Los hijos de este “hombre nuevo” frustrado a la larga, ahora desandan los tiempos de sus padres. Fueron niños que apenas vieron en el blanco y negro de los televisores soviéticos las batallas espaciales del Halcón Milenario y la Enterprise, y acumulan muchas dudas.

Hasta el momento, cuatro ficciones de tres “niños de los ochenta” y de un “protagonista” adulto han hincado el escalpelo en la década, con la quirúrgica precisión del intelectual lúcido y el artista autónomo: La obra del siglo, de Carlos M. Quintela, nacido en 1984; La emboscada, de Alejandro Gil, todo un “hombre nuevo” nacido en el año-umbral de 1958; El acompañante, de Pável Giroud (n. 1972) y Santa y Andrés, de Carlos Lechuga (n. 1983). Esta última subrayada y muy promocionada por la polémica censura de que ha sido objeto por parte de la oficialidad cubana. Cintas que, por demás, ostentan en su mayoría virtudes fílmicas que las colocan en la avanzadilla del discreto renacer que experimenta el audiovisual cubano, ya muy lejos de las bardas del ICAIC. Entre todas prefiguran la línea de derrota que Cuba describió durante los ochenta.

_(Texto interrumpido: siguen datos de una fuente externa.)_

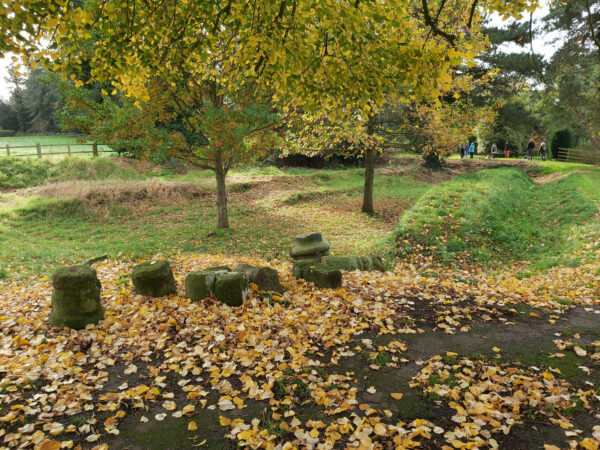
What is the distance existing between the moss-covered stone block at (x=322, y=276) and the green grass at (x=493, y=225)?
4.57 meters

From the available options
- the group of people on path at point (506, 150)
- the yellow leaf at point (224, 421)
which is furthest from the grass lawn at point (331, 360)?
the group of people on path at point (506, 150)

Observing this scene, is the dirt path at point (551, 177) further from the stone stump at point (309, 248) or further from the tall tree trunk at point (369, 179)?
the stone stump at point (309, 248)

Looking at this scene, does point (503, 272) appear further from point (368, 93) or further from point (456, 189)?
point (456, 189)

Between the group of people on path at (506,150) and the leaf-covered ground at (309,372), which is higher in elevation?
the group of people on path at (506,150)

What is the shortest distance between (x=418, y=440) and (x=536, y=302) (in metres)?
4.53

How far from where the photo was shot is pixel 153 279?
6508 millimetres

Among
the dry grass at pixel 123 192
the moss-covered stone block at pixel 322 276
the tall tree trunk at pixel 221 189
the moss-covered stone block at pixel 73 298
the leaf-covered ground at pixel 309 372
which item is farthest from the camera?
the dry grass at pixel 123 192

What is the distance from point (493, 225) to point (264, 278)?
31.7 ft

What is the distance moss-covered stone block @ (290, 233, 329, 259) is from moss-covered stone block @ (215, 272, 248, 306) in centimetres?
301

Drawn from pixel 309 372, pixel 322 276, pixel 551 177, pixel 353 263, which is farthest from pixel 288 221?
pixel 551 177

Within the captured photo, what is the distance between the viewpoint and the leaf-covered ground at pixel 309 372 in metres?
3.66

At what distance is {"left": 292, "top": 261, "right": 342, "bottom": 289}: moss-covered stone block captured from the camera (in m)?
7.23

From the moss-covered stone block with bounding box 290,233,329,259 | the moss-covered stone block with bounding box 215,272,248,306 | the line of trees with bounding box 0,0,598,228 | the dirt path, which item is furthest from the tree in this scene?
the dirt path

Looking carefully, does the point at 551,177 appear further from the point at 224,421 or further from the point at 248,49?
the point at 224,421
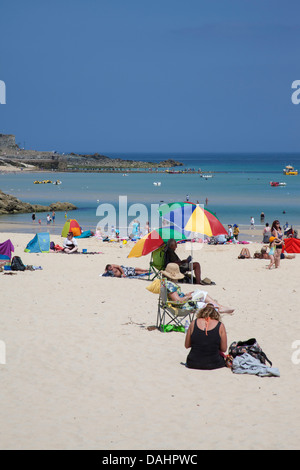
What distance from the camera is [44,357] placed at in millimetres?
7527

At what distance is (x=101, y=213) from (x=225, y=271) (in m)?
25.6

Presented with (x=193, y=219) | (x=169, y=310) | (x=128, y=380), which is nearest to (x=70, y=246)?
(x=193, y=219)

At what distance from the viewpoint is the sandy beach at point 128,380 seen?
5.45 m

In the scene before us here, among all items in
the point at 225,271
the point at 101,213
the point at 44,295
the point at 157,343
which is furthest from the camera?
the point at 101,213

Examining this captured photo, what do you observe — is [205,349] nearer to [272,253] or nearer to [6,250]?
[272,253]

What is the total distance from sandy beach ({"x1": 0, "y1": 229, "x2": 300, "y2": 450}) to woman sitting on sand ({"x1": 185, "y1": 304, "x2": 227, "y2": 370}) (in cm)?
15

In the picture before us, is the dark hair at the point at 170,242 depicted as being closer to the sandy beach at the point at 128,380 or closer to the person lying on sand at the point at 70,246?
the sandy beach at the point at 128,380

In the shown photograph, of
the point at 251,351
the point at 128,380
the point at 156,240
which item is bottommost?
the point at 128,380

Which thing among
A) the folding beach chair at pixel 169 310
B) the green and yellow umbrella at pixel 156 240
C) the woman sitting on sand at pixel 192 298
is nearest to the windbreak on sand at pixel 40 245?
the green and yellow umbrella at pixel 156 240

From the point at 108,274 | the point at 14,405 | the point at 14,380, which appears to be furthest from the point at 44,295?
the point at 14,405

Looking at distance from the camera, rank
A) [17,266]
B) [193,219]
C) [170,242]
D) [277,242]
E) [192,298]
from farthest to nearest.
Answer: [277,242] < [17,266] < [193,219] < [170,242] < [192,298]

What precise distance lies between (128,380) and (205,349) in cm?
101

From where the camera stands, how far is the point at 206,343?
716 cm
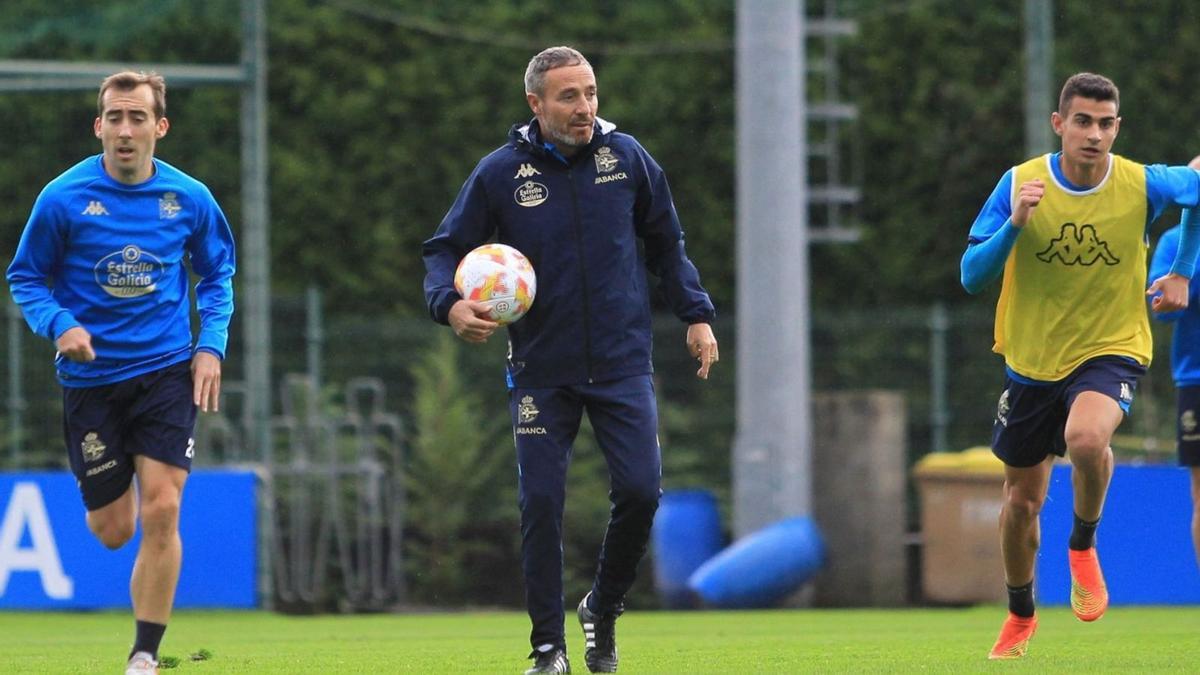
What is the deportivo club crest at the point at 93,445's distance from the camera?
8172mm

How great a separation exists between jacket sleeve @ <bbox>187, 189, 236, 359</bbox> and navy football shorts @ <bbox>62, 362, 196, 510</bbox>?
0.51 feet

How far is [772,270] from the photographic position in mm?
16828

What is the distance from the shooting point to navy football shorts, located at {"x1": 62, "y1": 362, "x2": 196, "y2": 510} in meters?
8.09

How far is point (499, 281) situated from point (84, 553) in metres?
8.14

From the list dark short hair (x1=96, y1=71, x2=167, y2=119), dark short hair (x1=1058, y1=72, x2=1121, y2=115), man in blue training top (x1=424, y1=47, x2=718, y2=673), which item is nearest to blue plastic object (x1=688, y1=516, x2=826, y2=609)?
dark short hair (x1=1058, y1=72, x2=1121, y2=115)

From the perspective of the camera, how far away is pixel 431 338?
741 inches

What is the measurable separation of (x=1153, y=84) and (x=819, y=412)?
534 centimetres

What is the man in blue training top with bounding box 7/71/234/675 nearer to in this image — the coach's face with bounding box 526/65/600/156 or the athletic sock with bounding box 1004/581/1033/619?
the coach's face with bounding box 526/65/600/156

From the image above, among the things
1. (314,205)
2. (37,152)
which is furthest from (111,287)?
(314,205)

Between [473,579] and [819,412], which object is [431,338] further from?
[819,412]

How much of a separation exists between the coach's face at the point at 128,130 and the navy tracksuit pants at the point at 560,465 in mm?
1548

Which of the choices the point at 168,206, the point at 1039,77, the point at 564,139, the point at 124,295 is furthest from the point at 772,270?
the point at 124,295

En esta época de alucinación sociopolítica, iniciada por la desaforada estampida del Mariel y clausurada por el affair-traficante de Arnaldo Ocha, se retomaron las megálicas (y megalómanas) ansias primermundistas de los tiempos zafrescos de los setenta, y se emprendieron iniciativas como la Central Electronuclear de Juraguá (CEN), bajo los triunfalistas aires de la nunca reeditada comedia cósmica de Arnaldo Tamayo y los aciertos bélicos en África. Llegaba por segunda vez el poder atómico a Cuba, ya no en forma de misiles, sino bajo el manto del uso civil pacífico, como pacífico factor de desarrollo.

Y precisamente, el domo inconcluso de la CEN es una de las peculiaridades del horizonte que puede divisarse desde el malecón de la ciudad de Cienfuegos. En sus cercanías, apenas a cuatro kilómetros, se erigió conocida como Ciudad Nuclear, epígono entusiasta de la soviética y grandilocuente Ciudad Estelar o Leninsk, aneja al cosmódromo de Baikonur, en Kazajistán.

Mientras Leninsk alojaba al personal del cosmódromo junto a todos sus familiares, su versión cubana dio alojamiento a todos los trabajadores especializados que laborarían en la magna obra iniciada precisamente en el simbólico 1984. A la construcción se entregaron decenas de miles de almas, puestas su fe, junto a la del país, en este máximo símbolo del progreso de la Sociedad Industrial y del entonces polo izquierdo del mundo. La cesación del “campo socialista” y su líder soviético, sellaron el aborto de la central. Quedó el domo incompleto como llaga donde todavía se anegan los trabajadores nucleares venidos de toda Cuba que, ya quemadas las naves, devinieron náufragos del pecio de la soberbia. Y sus descendientes siguen pagando los pecados ajenos.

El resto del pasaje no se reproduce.